19 de ago. de 2011

Catequese da JMJ: Jovens “testemunhas de Cristo no mundo”

Madri, Sexta-feira, 19 Agosto 2011:O mundo de hoje, incluindo os países de antiga tradição cristã, tornou-se novamente “terra de missão” e está necessitado urgentemente de uma “nova evangelização”, como já exortava o Beato João Paulo II e, agora ainda com mais força, o papa Bento XVI. Ele mesmo criou um novo Dicastério na Cúria Romana, o Pontifício Conselho para a promoção da Nova Evangelização.

Na América Latina, já estamos trabalhando o tema da nova evangelização há pelo menos 20 anos, desde a Conferência de S.Domingo (1992). A Conferência de Aparecida também teve a mesma preocupação. A 12a. Assembleia Ordinária do Sínodo dos Bispos, em 2008, tratou da questão da Palavra de Deus na vida e na missão da Igreja. Não é a primeira vez que, na história da Igreja, se faz necessária uma nova evangelização.



Vivemos numa mudança de época na história da humanidade e uma nova cultura está sendo formada. Todos nós, de alguma forma, somos agentes dessa nova cultura e, também, sofremos os seus impactos. Uma das suas características é a “autonomia” do mundo, do homem e suas atividades, em relação a Deus e à religião. Outras características são o subjetivismo, o individualismo e a privatização dos valores coletivos, que sempre foram importantes para ordenar e harmonizar o convívio social. Também se pretende que a religião e os valores morais sejam da esfera privada e em nada devam influenciar a esfera pública da convivência.

Registros de um conjunto de dados

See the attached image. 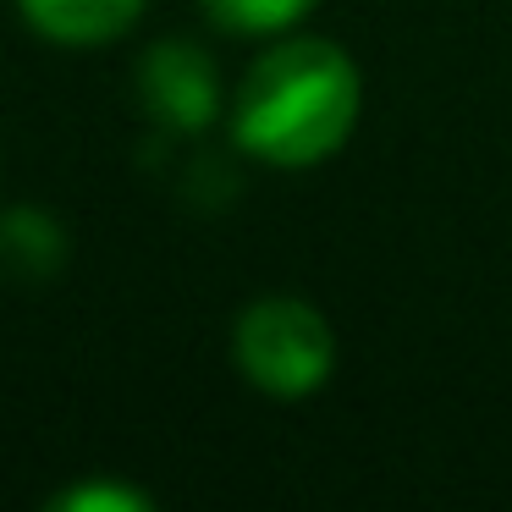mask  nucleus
I'll list each match as a JSON object with an SVG mask.
<instances>
[{"label":"nucleus","mask_w":512,"mask_h":512,"mask_svg":"<svg viewBox=\"0 0 512 512\" xmlns=\"http://www.w3.org/2000/svg\"><path fill=\"white\" fill-rule=\"evenodd\" d=\"M364 122V72L336 39L281 34L254 56L226 105L237 155L276 171H314L353 144Z\"/></svg>","instance_id":"1"},{"label":"nucleus","mask_w":512,"mask_h":512,"mask_svg":"<svg viewBox=\"0 0 512 512\" xmlns=\"http://www.w3.org/2000/svg\"><path fill=\"white\" fill-rule=\"evenodd\" d=\"M232 364L259 397L303 402L331 386L336 331L320 303L298 292H259L254 303H243L232 325Z\"/></svg>","instance_id":"2"},{"label":"nucleus","mask_w":512,"mask_h":512,"mask_svg":"<svg viewBox=\"0 0 512 512\" xmlns=\"http://www.w3.org/2000/svg\"><path fill=\"white\" fill-rule=\"evenodd\" d=\"M138 100H144L149 122L166 127L177 138L210 133L226 116V89L215 72L210 50H199L193 39H160L138 61Z\"/></svg>","instance_id":"3"},{"label":"nucleus","mask_w":512,"mask_h":512,"mask_svg":"<svg viewBox=\"0 0 512 512\" xmlns=\"http://www.w3.org/2000/svg\"><path fill=\"white\" fill-rule=\"evenodd\" d=\"M149 0H17V17L61 50H100L133 34Z\"/></svg>","instance_id":"4"},{"label":"nucleus","mask_w":512,"mask_h":512,"mask_svg":"<svg viewBox=\"0 0 512 512\" xmlns=\"http://www.w3.org/2000/svg\"><path fill=\"white\" fill-rule=\"evenodd\" d=\"M67 265V232L39 204H12L0 215V270L17 281H50Z\"/></svg>","instance_id":"5"},{"label":"nucleus","mask_w":512,"mask_h":512,"mask_svg":"<svg viewBox=\"0 0 512 512\" xmlns=\"http://www.w3.org/2000/svg\"><path fill=\"white\" fill-rule=\"evenodd\" d=\"M199 12L210 17L221 34L237 39H281V34H298L320 0H199Z\"/></svg>","instance_id":"6"},{"label":"nucleus","mask_w":512,"mask_h":512,"mask_svg":"<svg viewBox=\"0 0 512 512\" xmlns=\"http://www.w3.org/2000/svg\"><path fill=\"white\" fill-rule=\"evenodd\" d=\"M56 512H149L155 496L138 485H116V479H100V485H72L67 496L50 501Z\"/></svg>","instance_id":"7"}]
</instances>
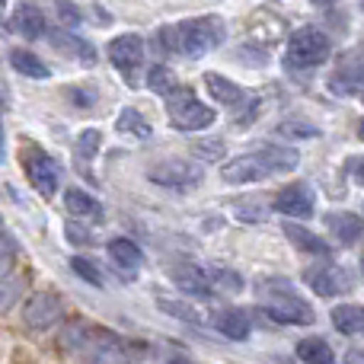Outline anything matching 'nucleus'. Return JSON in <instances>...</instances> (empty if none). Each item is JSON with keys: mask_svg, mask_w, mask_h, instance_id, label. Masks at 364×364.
Returning a JSON list of instances; mask_svg holds the SVG:
<instances>
[{"mask_svg": "<svg viewBox=\"0 0 364 364\" xmlns=\"http://www.w3.org/2000/svg\"><path fill=\"white\" fill-rule=\"evenodd\" d=\"M160 38H164L160 42L164 51H182L186 58H201L224 42L227 26L220 16L208 13V16H195L179 26H170V29H160Z\"/></svg>", "mask_w": 364, "mask_h": 364, "instance_id": "1", "label": "nucleus"}, {"mask_svg": "<svg viewBox=\"0 0 364 364\" xmlns=\"http://www.w3.org/2000/svg\"><path fill=\"white\" fill-rule=\"evenodd\" d=\"M333 55V42L323 29L316 26H304L294 36L288 38V48H284V68L288 70H314L320 64L329 61Z\"/></svg>", "mask_w": 364, "mask_h": 364, "instance_id": "2", "label": "nucleus"}, {"mask_svg": "<svg viewBox=\"0 0 364 364\" xmlns=\"http://www.w3.org/2000/svg\"><path fill=\"white\" fill-rule=\"evenodd\" d=\"M166 115L179 132H205L214 125V109L205 106L188 87H173L166 93Z\"/></svg>", "mask_w": 364, "mask_h": 364, "instance_id": "3", "label": "nucleus"}, {"mask_svg": "<svg viewBox=\"0 0 364 364\" xmlns=\"http://www.w3.org/2000/svg\"><path fill=\"white\" fill-rule=\"evenodd\" d=\"M262 288H272V297L269 304L262 307V314L269 316L272 323H282V326H310L316 320L314 316V307L307 301L291 291L288 282H272V284H262Z\"/></svg>", "mask_w": 364, "mask_h": 364, "instance_id": "4", "label": "nucleus"}, {"mask_svg": "<svg viewBox=\"0 0 364 364\" xmlns=\"http://www.w3.org/2000/svg\"><path fill=\"white\" fill-rule=\"evenodd\" d=\"M23 170H26V179L32 182V188H36L42 198H48V195L58 192V164L45 151H38V147H26L23 151Z\"/></svg>", "mask_w": 364, "mask_h": 364, "instance_id": "5", "label": "nucleus"}, {"mask_svg": "<svg viewBox=\"0 0 364 364\" xmlns=\"http://www.w3.org/2000/svg\"><path fill=\"white\" fill-rule=\"evenodd\" d=\"M109 61L115 64V70H119L128 83H134V80H138V77H134V70H138L141 61H144V38L134 36V32L115 36L112 42H109Z\"/></svg>", "mask_w": 364, "mask_h": 364, "instance_id": "6", "label": "nucleus"}, {"mask_svg": "<svg viewBox=\"0 0 364 364\" xmlns=\"http://www.w3.org/2000/svg\"><path fill=\"white\" fill-rule=\"evenodd\" d=\"M220 176H224L230 186H250V182H262L269 176H275V170L269 166V160L259 154H243V157H233L220 166Z\"/></svg>", "mask_w": 364, "mask_h": 364, "instance_id": "7", "label": "nucleus"}, {"mask_svg": "<svg viewBox=\"0 0 364 364\" xmlns=\"http://www.w3.org/2000/svg\"><path fill=\"white\" fill-rule=\"evenodd\" d=\"M61 316H64V304H61V297L51 294V291L32 294L23 307V323L29 329H51L55 323H61Z\"/></svg>", "mask_w": 364, "mask_h": 364, "instance_id": "8", "label": "nucleus"}, {"mask_svg": "<svg viewBox=\"0 0 364 364\" xmlns=\"http://www.w3.org/2000/svg\"><path fill=\"white\" fill-rule=\"evenodd\" d=\"M272 208H275L278 214H284V218H291V220H304V218L314 214L316 195H314V188H310L307 182H291V186H284L282 192L275 195Z\"/></svg>", "mask_w": 364, "mask_h": 364, "instance_id": "9", "label": "nucleus"}, {"mask_svg": "<svg viewBox=\"0 0 364 364\" xmlns=\"http://www.w3.org/2000/svg\"><path fill=\"white\" fill-rule=\"evenodd\" d=\"M147 179L157 182V186H164V188L186 192V188H192V186L201 182V170H198V164H188V160H166V164L151 166Z\"/></svg>", "mask_w": 364, "mask_h": 364, "instance_id": "10", "label": "nucleus"}, {"mask_svg": "<svg viewBox=\"0 0 364 364\" xmlns=\"http://www.w3.org/2000/svg\"><path fill=\"white\" fill-rule=\"evenodd\" d=\"M304 282H307L320 297L346 294V291L352 288V278H348V272L339 269V265H314V269H307Z\"/></svg>", "mask_w": 364, "mask_h": 364, "instance_id": "11", "label": "nucleus"}, {"mask_svg": "<svg viewBox=\"0 0 364 364\" xmlns=\"http://www.w3.org/2000/svg\"><path fill=\"white\" fill-rule=\"evenodd\" d=\"M329 90L336 96H355L358 90H364V51L342 61V68L329 77Z\"/></svg>", "mask_w": 364, "mask_h": 364, "instance_id": "12", "label": "nucleus"}, {"mask_svg": "<svg viewBox=\"0 0 364 364\" xmlns=\"http://www.w3.org/2000/svg\"><path fill=\"white\" fill-rule=\"evenodd\" d=\"M326 227L333 230V237L342 246H352L364 237V218L355 211H329L326 214Z\"/></svg>", "mask_w": 364, "mask_h": 364, "instance_id": "13", "label": "nucleus"}, {"mask_svg": "<svg viewBox=\"0 0 364 364\" xmlns=\"http://www.w3.org/2000/svg\"><path fill=\"white\" fill-rule=\"evenodd\" d=\"M205 87H208V93L227 109H237L240 102L250 96L240 83H233L230 77H224V74H205Z\"/></svg>", "mask_w": 364, "mask_h": 364, "instance_id": "14", "label": "nucleus"}, {"mask_svg": "<svg viewBox=\"0 0 364 364\" xmlns=\"http://www.w3.org/2000/svg\"><path fill=\"white\" fill-rule=\"evenodd\" d=\"M282 230H284V237H288L291 243L297 246V250L314 252V256H326V252H329V243H326V240H323L320 233L307 230L304 224H297V220H284Z\"/></svg>", "mask_w": 364, "mask_h": 364, "instance_id": "15", "label": "nucleus"}, {"mask_svg": "<svg viewBox=\"0 0 364 364\" xmlns=\"http://www.w3.org/2000/svg\"><path fill=\"white\" fill-rule=\"evenodd\" d=\"M48 38L51 45H55L58 51H64V55H74L80 58L83 64H96V48L90 42H83L80 36H74V32H64V29H48Z\"/></svg>", "mask_w": 364, "mask_h": 364, "instance_id": "16", "label": "nucleus"}, {"mask_svg": "<svg viewBox=\"0 0 364 364\" xmlns=\"http://www.w3.org/2000/svg\"><path fill=\"white\" fill-rule=\"evenodd\" d=\"M173 282H176V288L188 297H208L211 294V278H208V272L195 269V265H182V269H176L173 272Z\"/></svg>", "mask_w": 364, "mask_h": 364, "instance_id": "17", "label": "nucleus"}, {"mask_svg": "<svg viewBox=\"0 0 364 364\" xmlns=\"http://www.w3.org/2000/svg\"><path fill=\"white\" fill-rule=\"evenodd\" d=\"M106 250H109V259H112L119 269L134 272V269H141V262H144V252H141V246L134 243V240H128V237L109 240Z\"/></svg>", "mask_w": 364, "mask_h": 364, "instance_id": "18", "label": "nucleus"}, {"mask_svg": "<svg viewBox=\"0 0 364 364\" xmlns=\"http://www.w3.org/2000/svg\"><path fill=\"white\" fill-rule=\"evenodd\" d=\"M13 29H16L23 38H38L45 32L42 10H38V6H32V4H19L16 13H13Z\"/></svg>", "mask_w": 364, "mask_h": 364, "instance_id": "19", "label": "nucleus"}, {"mask_svg": "<svg viewBox=\"0 0 364 364\" xmlns=\"http://www.w3.org/2000/svg\"><path fill=\"white\" fill-rule=\"evenodd\" d=\"M218 329H220V336H227L230 342L250 339V333H252L250 314H246V310H224V314L218 316Z\"/></svg>", "mask_w": 364, "mask_h": 364, "instance_id": "20", "label": "nucleus"}, {"mask_svg": "<svg viewBox=\"0 0 364 364\" xmlns=\"http://www.w3.org/2000/svg\"><path fill=\"white\" fill-rule=\"evenodd\" d=\"M297 358L304 364H333L336 361V352L333 346H329L326 339H320V336H310V339H301L297 342Z\"/></svg>", "mask_w": 364, "mask_h": 364, "instance_id": "21", "label": "nucleus"}, {"mask_svg": "<svg viewBox=\"0 0 364 364\" xmlns=\"http://www.w3.org/2000/svg\"><path fill=\"white\" fill-rule=\"evenodd\" d=\"M10 64L16 68V74L29 77V80H48L51 77V70L45 68L42 58L32 55V51H26V48H13L10 51Z\"/></svg>", "mask_w": 364, "mask_h": 364, "instance_id": "22", "label": "nucleus"}, {"mask_svg": "<svg viewBox=\"0 0 364 364\" xmlns=\"http://www.w3.org/2000/svg\"><path fill=\"white\" fill-rule=\"evenodd\" d=\"M333 326L342 336L364 333V307H358V304H339V307H333Z\"/></svg>", "mask_w": 364, "mask_h": 364, "instance_id": "23", "label": "nucleus"}, {"mask_svg": "<svg viewBox=\"0 0 364 364\" xmlns=\"http://www.w3.org/2000/svg\"><path fill=\"white\" fill-rule=\"evenodd\" d=\"M64 205H68V211L77 214V218L102 220V205L93 198V195L83 192V188H68V192H64Z\"/></svg>", "mask_w": 364, "mask_h": 364, "instance_id": "24", "label": "nucleus"}, {"mask_svg": "<svg viewBox=\"0 0 364 364\" xmlns=\"http://www.w3.org/2000/svg\"><path fill=\"white\" fill-rule=\"evenodd\" d=\"M115 128H119L122 134H132V138H138V141H147L154 134V128L144 122V115L138 112V109H122L119 112V119H115Z\"/></svg>", "mask_w": 364, "mask_h": 364, "instance_id": "25", "label": "nucleus"}, {"mask_svg": "<svg viewBox=\"0 0 364 364\" xmlns=\"http://www.w3.org/2000/svg\"><path fill=\"white\" fill-rule=\"evenodd\" d=\"M262 157L269 160V166L275 173H288V170H294L297 164H301V154L294 151V147H284V144H269V147H262Z\"/></svg>", "mask_w": 364, "mask_h": 364, "instance_id": "26", "label": "nucleus"}, {"mask_svg": "<svg viewBox=\"0 0 364 364\" xmlns=\"http://www.w3.org/2000/svg\"><path fill=\"white\" fill-rule=\"evenodd\" d=\"M100 147H102V132H100V128H87V132H80V138H77V147H74L77 164L90 166L96 160V154H100Z\"/></svg>", "mask_w": 364, "mask_h": 364, "instance_id": "27", "label": "nucleus"}, {"mask_svg": "<svg viewBox=\"0 0 364 364\" xmlns=\"http://www.w3.org/2000/svg\"><path fill=\"white\" fill-rule=\"evenodd\" d=\"M23 278L13 275V272H6V275H0V314H6V310L13 307V304L23 297Z\"/></svg>", "mask_w": 364, "mask_h": 364, "instance_id": "28", "label": "nucleus"}, {"mask_svg": "<svg viewBox=\"0 0 364 364\" xmlns=\"http://www.w3.org/2000/svg\"><path fill=\"white\" fill-rule=\"evenodd\" d=\"M157 307L164 310L166 316H173V320H182V323H201V316H198V310L192 307V304H186V301H170V297H160L157 301Z\"/></svg>", "mask_w": 364, "mask_h": 364, "instance_id": "29", "label": "nucleus"}, {"mask_svg": "<svg viewBox=\"0 0 364 364\" xmlns=\"http://www.w3.org/2000/svg\"><path fill=\"white\" fill-rule=\"evenodd\" d=\"M282 138H291V141H304V138H316L320 134V128L316 125H310V122H304V119H284L282 125L275 128Z\"/></svg>", "mask_w": 364, "mask_h": 364, "instance_id": "30", "label": "nucleus"}, {"mask_svg": "<svg viewBox=\"0 0 364 364\" xmlns=\"http://www.w3.org/2000/svg\"><path fill=\"white\" fill-rule=\"evenodd\" d=\"M147 87H151L154 93H160V96L170 93V90H173V74H170V68L157 64V68L147 70Z\"/></svg>", "mask_w": 364, "mask_h": 364, "instance_id": "31", "label": "nucleus"}, {"mask_svg": "<svg viewBox=\"0 0 364 364\" xmlns=\"http://www.w3.org/2000/svg\"><path fill=\"white\" fill-rule=\"evenodd\" d=\"M70 269H74L87 284H96V288H102V275H100V269H96V262H90L87 256H74V259H70Z\"/></svg>", "mask_w": 364, "mask_h": 364, "instance_id": "32", "label": "nucleus"}, {"mask_svg": "<svg viewBox=\"0 0 364 364\" xmlns=\"http://www.w3.org/2000/svg\"><path fill=\"white\" fill-rule=\"evenodd\" d=\"M218 284V288H227V291H240L243 288V282H240V275L237 272H227V269H220V272H214V278H211V288Z\"/></svg>", "mask_w": 364, "mask_h": 364, "instance_id": "33", "label": "nucleus"}, {"mask_svg": "<svg viewBox=\"0 0 364 364\" xmlns=\"http://www.w3.org/2000/svg\"><path fill=\"white\" fill-rule=\"evenodd\" d=\"M13 259H16V246H13L10 237H4V233H0V275H6V272H10Z\"/></svg>", "mask_w": 364, "mask_h": 364, "instance_id": "34", "label": "nucleus"}, {"mask_svg": "<svg viewBox=\"0 0 364 364\" xmlns=\"http://www.w3.org/2000/svg\"><path fill=\"white\" fill-rule=\"evenodd\" d=\"M195 151H198V157H205V160H220L224 144H220V141H201V144H195Z\"/></svg>", "mask_w": 364, "mask_h": 364, "instance_id": "35", "label": "nucleus"}, {"mask_svg": "<svg viewBox=\"0 0 364 364\" xmlns=\"http://www.w3.org/2000/svg\"><path fill=\"white\" fill-rule=\"evenodd\" d=\"M64 93H68V100H70V102H77V106H93V102H96V96H93V93H87V90L70 87V90H64Z\"/></svg>", "mask_w": 364, "mask_h": 364, "instance_id": "36", "label": "nucleus"}, {"mask_svg": "<svg viewBox=\"0 0 364 364\" xmlns=\"http://www.w3.org/2000/svg\"><path fill=\"white\" fill-rule=\"evenodd\" d=\"M346 173H348V176H352L355 182H361V186H364V157H352V160H348V164H346Z\"/></svg>", "mask_w": 364, "mask_h": 364, "instance_id": "37", "label": "nucleus"}, {"mask_svg": "<svg viewBox=\"0 0 364 364\" xmlns=\"http://www.w3.org/2000/svg\"><path fill=\"white\" fill-rule=\"evenodd\" d=\"M64 233H68V240H74V243H80V246L90 240V237H87V230H80V227H77L74 220H68V227H64Z\"/></svg>", "mask_w": 364, "mask_h": 364, "instance_id": "38", "label": "nucleus"}, {"mask_svg": "<svg viewBox=\"0 0 364 364\" xmlns=\"http://www.w3.org/2000/svg\"><path fill=\"white\" fill-rule=\"evenodd\" d=\"M237 58H243V61H252L256 68H262L265 64V51H252V48H240Z\"/></svg>", "mask_w": 364, "mask_h": 364, "instance_id": "39", "label": "nucleus"}, {"mask_svg": "<svg viewBox=\"0 0 364 364\" xmlns=\"http://www.w3.org/2000/svg\"><path fill=\"white\" fill-rule=\"evenodd\" d=\"M240 218H250V224H259V220L265 218V211H259V208H240Z\"/></svg>", "mask_w": 364, "mask_h": 364, "instance_id": "40", "label": "nucleus"}, {"mask_svg": "<svg viewBox=\"0 0 364 364\" xmlns=\"http://www.w3.org/2000/svg\"><path fill=\"white\" fill-rule=\"evenodd\" d=\"M164 364H192V358H188L186 352H170V355L164 358Z\"/></svg>", "mask_w": 364, "mask_h": 364, "instance_id": "41", "label": "nucleus"}, {"mask_svg": "<svg viewBox=\"0 0 364 364\" xmlns=\"http://www.w3.org/2000/svg\"><path fill=\"white\" fill-rule=\"evenodd\" d=\"M6 160V138H4V122H0V164Z\"/></svg>", "mask_w": 364, "mask_h": 364, "instance_id": "42", "label": "nucleus"}, {"mask_svg": "<svg viewBox=\"0 0 364 364\" xmlns=\"http://www.w3.org/2000/svg\"><path fill=\"white\" fill-rule=\"evenodd\" d=\"M310 4H314V6H333L336 0H310Z\"/></svg>", "mask_w": 364, "mask_h": 364, "instance_id": "43", "label": "nucleus"}, {"mask_svg": "<svg viewBox=\"0 0 364 364\" xmlns=\"http://www.w3.org/2000/svg\"><path fill=\"white\" fill-rule=\"evenodd\" d=\"M358 138H361V141H364V119H361V122H358Z\"/></svg>", "mask_w": 364, "mask_h": 364, "instance_id": "44", "label": "nucleus"}, {"mask_svg": "<svg viewBox=\"0 0 364 364\" xmlns=\"http://www.w3.org/2000/svg\"><path fill=\"white\" fill-rule=\"evenodd\" d=\"M361 275H364V252H361Z\"/></svg>", "mask_w": 364, "mask_h": 364, "instance_id": "45", "label": "nucleus"}, {"mask_svg": "<svg viewBox=\"0 0 364 364\" xmlns=\"http://www.w3.org/2000/svg\"><path fill=\"white\" fill-rule=\"evenodd\" d=\"M4 4H6V0H0V6H4Z\"/></svg>", "mask_w": 364, "mask_h": 364, "instance_id": "46", "label": "nucleus"}, {"mask_svg": "<svg viewBox=\"0 0 364 364\" xmlns=\"http://www.w3.org/2000/svg\"><path fill=\"white\" fill-rule=\"evenodd\" d=\"M361 10H364V0H361Z\"/></svg>", "mask_w": 364, "mask_h": 364, "instance_id": "47", "label": "nucleus"}]
</instances>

Tarefa proposta A :: Edite o texto sobre a nova evangelização de "Catequese da JMJ: Jovens" até "da Nova Evangelização.", inclusive, substituindo "Dicastério" por "Departamento".
Tarefa proposta B :: Em quantas linhas dos registros aparece a palavra "list"? Responda somente com o número.
O texto e os registros vêm de fontes diferentes.

Resposta elaborada A ::
Catequese da JMJ: Jovens “testemunhas de Cristo no mundo”

Madri, Sexta-feira, 19 Agosto 2011:O mundo de hoje, incluindo os países de antiga tradição cristã, tornou-se novamente “terra de missão” e está necessitado urgentemente de uma “nova evangelização”, como já exortava o Beato João Paulo II e, agora ainda com mais força, o papa Bento XVI. Ele mesmo criou um novo Departamento na Cúria Romana, o Pontifício Conselho para a promoção da Nova Evangelização.

Resposta elaborada B :: 2